Task directions:
In the listing below, find the line that contains "Taobao 淘宝无线UED" and the line that contains "Regionalisation". Quote both and every line between them, exactly, and nothing more.

___ Recorded data

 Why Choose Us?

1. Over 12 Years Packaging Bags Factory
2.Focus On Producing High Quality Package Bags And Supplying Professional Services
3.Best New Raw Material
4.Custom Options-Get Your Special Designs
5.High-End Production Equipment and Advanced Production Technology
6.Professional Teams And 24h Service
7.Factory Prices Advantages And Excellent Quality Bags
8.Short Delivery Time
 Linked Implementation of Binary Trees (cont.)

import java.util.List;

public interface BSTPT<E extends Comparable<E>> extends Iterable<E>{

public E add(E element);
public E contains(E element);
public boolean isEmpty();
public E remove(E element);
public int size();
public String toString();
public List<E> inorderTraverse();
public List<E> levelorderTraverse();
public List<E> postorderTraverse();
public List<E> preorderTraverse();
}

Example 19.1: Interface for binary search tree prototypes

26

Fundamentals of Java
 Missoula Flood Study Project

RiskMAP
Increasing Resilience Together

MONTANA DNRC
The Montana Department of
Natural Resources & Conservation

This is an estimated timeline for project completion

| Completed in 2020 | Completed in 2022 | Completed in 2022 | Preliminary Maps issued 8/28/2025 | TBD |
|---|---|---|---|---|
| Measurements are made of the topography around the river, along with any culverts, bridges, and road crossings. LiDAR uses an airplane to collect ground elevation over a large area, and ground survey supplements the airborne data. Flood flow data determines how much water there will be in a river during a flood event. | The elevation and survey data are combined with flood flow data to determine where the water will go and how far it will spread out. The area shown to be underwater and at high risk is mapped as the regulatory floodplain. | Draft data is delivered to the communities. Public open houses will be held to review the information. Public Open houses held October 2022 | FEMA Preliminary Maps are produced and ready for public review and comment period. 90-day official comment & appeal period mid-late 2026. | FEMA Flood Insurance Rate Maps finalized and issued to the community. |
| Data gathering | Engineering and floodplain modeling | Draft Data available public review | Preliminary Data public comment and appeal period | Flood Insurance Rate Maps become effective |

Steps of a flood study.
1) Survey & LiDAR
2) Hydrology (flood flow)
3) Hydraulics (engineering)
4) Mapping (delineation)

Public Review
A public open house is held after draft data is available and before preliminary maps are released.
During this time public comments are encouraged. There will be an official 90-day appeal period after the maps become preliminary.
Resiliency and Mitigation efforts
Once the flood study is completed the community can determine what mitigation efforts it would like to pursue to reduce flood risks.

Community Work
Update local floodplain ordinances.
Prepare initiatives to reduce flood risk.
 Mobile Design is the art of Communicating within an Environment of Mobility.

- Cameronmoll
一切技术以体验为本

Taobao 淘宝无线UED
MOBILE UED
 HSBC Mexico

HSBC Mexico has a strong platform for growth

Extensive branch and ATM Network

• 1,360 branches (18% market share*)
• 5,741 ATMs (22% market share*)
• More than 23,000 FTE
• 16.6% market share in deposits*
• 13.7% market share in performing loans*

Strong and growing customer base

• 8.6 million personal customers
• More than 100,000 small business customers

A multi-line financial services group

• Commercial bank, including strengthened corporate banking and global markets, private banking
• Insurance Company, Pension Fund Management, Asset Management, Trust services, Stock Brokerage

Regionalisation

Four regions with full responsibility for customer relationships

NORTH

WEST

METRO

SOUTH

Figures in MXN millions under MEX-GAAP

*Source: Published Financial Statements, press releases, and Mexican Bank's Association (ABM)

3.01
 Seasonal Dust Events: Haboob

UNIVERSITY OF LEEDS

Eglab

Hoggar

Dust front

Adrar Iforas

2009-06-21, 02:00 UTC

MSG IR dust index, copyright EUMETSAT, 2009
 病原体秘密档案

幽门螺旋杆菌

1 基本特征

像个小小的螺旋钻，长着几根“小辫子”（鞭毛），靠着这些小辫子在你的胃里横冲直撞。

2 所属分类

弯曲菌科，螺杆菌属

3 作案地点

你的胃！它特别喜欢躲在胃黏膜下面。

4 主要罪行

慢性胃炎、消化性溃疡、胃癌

______

Result:
Taobao 淘宝无线UED
MOBILE UED
 HSBC Mexico

HSBC Mexico has a strong platform for growth

Extensive branch and ATM Network

• 1,360 branches (18% market share*)
• 5,741 ATMs (22% market share*)
• More than 23,000 FTE
• 16.6% market share in deposits*
• 13.7% market share in performing loans*

Strong and growing customer base

• 8.6 million personal customers
• More than 100,000 small business customers

A multi-line financial services group

• Commercial bank, including strengthened corporate banking and global markets, private banking
• Insurance Company, Pension Fund Management, Asset Management, Trust services, Stock Brokerage

Regionalisation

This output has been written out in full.